If your son can transform his Transformers in less than half the time you could (and that’s with much practice on your end) then then Big Hero 6 is his movie.
This Disney/Marvel sci-fi/action/super hero/comedy film follows a 14 year-old protagonist named Hiro Hamada (a Japanese-American) living in a futuristic, more Japanese version of San Francisco, called San Fransokyo.
Like most Disney movies, Hiro’s parents both die when he is very young. He is left to live with his aunt; as well as his older brother, who creates a health care companion robot named Baymax, designed to restore the health of the human beings it encounters.
When Baymax realizes this his new young friend, the protagonist Hiro, has become withdrawn from society after, in addition to losing his parents, now loses his older brother, he tries to “heal” the boy.
The level of drama is this particularly high in Big Hero 6. However, the writers were able to seamlessly intertwine this intense theme of “love and loss” into a beautiful masterpiece.
In essence, Big Hero 6 is the Disney boys’ equivalent to Frozen. (It’s not a musical; though it does feature a really cool song by Fall Out Boy.)
I’ve mentioned before that I couldn’t get past the fact that the parents were the true villain in Frozen. Had the parents in Frozen, not being insane, essentially locking up their daughters in their bedrooms for all of their childhood, none of that mess would have ever happened.
However, the plotline of Big Hero 6, while a complete fantasy, is much more viable than Frozen was.
Regarding the “family friendliness” of Big Hero 6, it is ultimately rated PG for intense themes and mild violence.
Here are a few examples of what I mean.
As far as language, there are some phrases I wouldn’t want my 4 year-old son to say, like oh my gosh, what the…? (left unfinished, but implying a potential curse word), darn, and 2 uses of the phrase shut up, but in a sense of “I can’t believe that!”, not “be quiet!”.
You might assume this boy-targeted Disney movie relies on fart jokes for laughs, but that is definitely not the case. Much of the humor is based on the fact that Hiro and his self-proclaimed “nerdy” friends awkwardly transition into unlikely superheroes.
There are no sexually suggestive characters or costumes, nor sexual innuendos either.
However, there are a few references to Hiro (the 14 year-old boy who serves as the protagonist) going through changes as he begins puberty.

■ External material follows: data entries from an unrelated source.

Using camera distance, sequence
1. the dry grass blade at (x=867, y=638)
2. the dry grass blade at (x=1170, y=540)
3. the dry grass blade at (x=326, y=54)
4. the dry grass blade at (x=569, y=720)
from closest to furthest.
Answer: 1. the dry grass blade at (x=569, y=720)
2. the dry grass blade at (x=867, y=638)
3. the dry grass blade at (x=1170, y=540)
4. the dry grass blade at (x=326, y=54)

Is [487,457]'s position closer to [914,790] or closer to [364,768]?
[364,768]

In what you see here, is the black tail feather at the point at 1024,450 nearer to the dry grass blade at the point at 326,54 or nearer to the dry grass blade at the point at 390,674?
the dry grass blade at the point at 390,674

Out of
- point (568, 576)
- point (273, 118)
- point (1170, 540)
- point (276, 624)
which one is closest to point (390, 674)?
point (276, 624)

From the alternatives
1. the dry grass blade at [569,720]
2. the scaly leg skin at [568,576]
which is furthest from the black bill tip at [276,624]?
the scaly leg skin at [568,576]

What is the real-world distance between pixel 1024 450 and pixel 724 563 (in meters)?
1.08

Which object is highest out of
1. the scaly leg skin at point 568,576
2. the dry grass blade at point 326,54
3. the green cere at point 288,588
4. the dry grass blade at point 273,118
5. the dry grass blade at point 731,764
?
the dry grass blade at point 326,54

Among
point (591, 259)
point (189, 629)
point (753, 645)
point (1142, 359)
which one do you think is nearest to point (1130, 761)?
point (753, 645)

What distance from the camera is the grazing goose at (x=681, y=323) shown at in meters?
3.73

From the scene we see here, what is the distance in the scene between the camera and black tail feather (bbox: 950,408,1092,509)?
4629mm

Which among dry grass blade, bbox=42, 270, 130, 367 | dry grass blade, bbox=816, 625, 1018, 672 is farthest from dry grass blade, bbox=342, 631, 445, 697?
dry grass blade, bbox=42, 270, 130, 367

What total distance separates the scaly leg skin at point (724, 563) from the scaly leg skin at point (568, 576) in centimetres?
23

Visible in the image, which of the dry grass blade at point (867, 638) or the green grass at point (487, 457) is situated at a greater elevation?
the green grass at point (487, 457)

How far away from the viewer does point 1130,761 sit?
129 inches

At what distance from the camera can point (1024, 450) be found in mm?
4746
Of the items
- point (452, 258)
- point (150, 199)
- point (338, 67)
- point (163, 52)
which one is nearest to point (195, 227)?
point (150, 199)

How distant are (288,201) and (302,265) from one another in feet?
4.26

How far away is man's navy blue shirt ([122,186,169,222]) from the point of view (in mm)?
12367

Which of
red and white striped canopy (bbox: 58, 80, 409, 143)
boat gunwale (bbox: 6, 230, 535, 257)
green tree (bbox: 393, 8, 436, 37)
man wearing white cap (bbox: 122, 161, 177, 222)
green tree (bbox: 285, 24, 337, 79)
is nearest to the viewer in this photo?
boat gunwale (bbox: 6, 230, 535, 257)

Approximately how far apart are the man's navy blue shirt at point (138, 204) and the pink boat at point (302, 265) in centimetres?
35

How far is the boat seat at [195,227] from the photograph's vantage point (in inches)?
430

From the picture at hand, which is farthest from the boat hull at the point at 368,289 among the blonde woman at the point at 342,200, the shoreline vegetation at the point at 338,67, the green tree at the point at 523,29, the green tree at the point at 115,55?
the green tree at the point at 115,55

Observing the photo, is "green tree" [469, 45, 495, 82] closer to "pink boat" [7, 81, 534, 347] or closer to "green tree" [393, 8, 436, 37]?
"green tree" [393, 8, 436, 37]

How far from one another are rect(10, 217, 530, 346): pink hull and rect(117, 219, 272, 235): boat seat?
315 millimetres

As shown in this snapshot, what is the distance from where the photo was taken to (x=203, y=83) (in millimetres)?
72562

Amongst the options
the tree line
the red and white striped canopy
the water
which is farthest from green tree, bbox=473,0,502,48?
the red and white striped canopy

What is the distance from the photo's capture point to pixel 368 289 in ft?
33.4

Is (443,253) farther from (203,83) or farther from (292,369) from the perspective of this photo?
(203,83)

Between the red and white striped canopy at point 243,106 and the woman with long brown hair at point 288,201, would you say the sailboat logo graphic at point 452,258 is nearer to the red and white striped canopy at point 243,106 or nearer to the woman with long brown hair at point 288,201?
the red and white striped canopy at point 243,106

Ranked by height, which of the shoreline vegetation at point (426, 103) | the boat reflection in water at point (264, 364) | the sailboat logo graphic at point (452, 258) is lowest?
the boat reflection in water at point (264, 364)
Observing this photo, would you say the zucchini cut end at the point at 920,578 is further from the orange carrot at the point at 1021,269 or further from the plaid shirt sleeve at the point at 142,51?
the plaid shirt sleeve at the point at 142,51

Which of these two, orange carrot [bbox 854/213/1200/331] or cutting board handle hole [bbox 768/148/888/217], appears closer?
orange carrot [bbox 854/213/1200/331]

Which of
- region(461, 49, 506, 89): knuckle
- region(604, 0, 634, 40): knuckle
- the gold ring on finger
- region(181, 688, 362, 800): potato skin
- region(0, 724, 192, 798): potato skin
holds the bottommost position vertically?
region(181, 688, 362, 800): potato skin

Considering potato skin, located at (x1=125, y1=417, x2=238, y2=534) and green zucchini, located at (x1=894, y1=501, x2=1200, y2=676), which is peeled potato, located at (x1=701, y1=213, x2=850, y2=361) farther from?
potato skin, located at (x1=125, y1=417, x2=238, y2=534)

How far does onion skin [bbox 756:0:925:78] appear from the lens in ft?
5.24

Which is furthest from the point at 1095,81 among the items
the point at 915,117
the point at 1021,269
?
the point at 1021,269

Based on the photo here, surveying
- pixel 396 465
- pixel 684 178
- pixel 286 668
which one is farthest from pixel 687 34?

The robot tries to explain where hair will begin growing on this boy’s body, by showing him a diagram, but Hiro cuts him off right before he getsthat particular region.
Yet I have no reservations about my son being exposed to any of this.
I actually felt it added to the “family relevance” of this movie. I laughed more because of this, yet I wasn’t embarrassed to watch in front of my 4 year-old son, nor would it if it were 10 years from now; part of my role as his dad is to help usher him into the confusing world of puberty.
Yes, there is peril (danger and mild violence) but no guns are involved. It’s mainly martial arts.
There is only one human death near the beginning of the film, in which a major character (I won’t ruin it for you) is killed by walking into a building that soon explodes.
Other than that, hundreds of micro-robots are destroyed amidst the combat of the good guys and the bad guys… The tiny pellet-shaped robots can take on the form of anything to become a weapon.
My son, who wasn’t trying to be funny at the time when he said this, explained to his Mommy when we got home:
“The bad guy wears a mask and has poop that follows him around.” End quote.
On top of all this, Big Hero 6 contains undeniable Christian themes. I feel that even for me as a grown man, the movie helps answer the question, “Why does God let bad things happen to good people?”
The movie also teaches the importance actively choosing forgiveness over vengeance.
In closing, I strongly endorse Big Hero 6, and if it were up to me, you would take your son to see it this Thanksgiving weekend.
If you have any questions about this movie, I would be more than happy to respond. Thanks for reading my family friendly review of Disney’s Big Hero 6!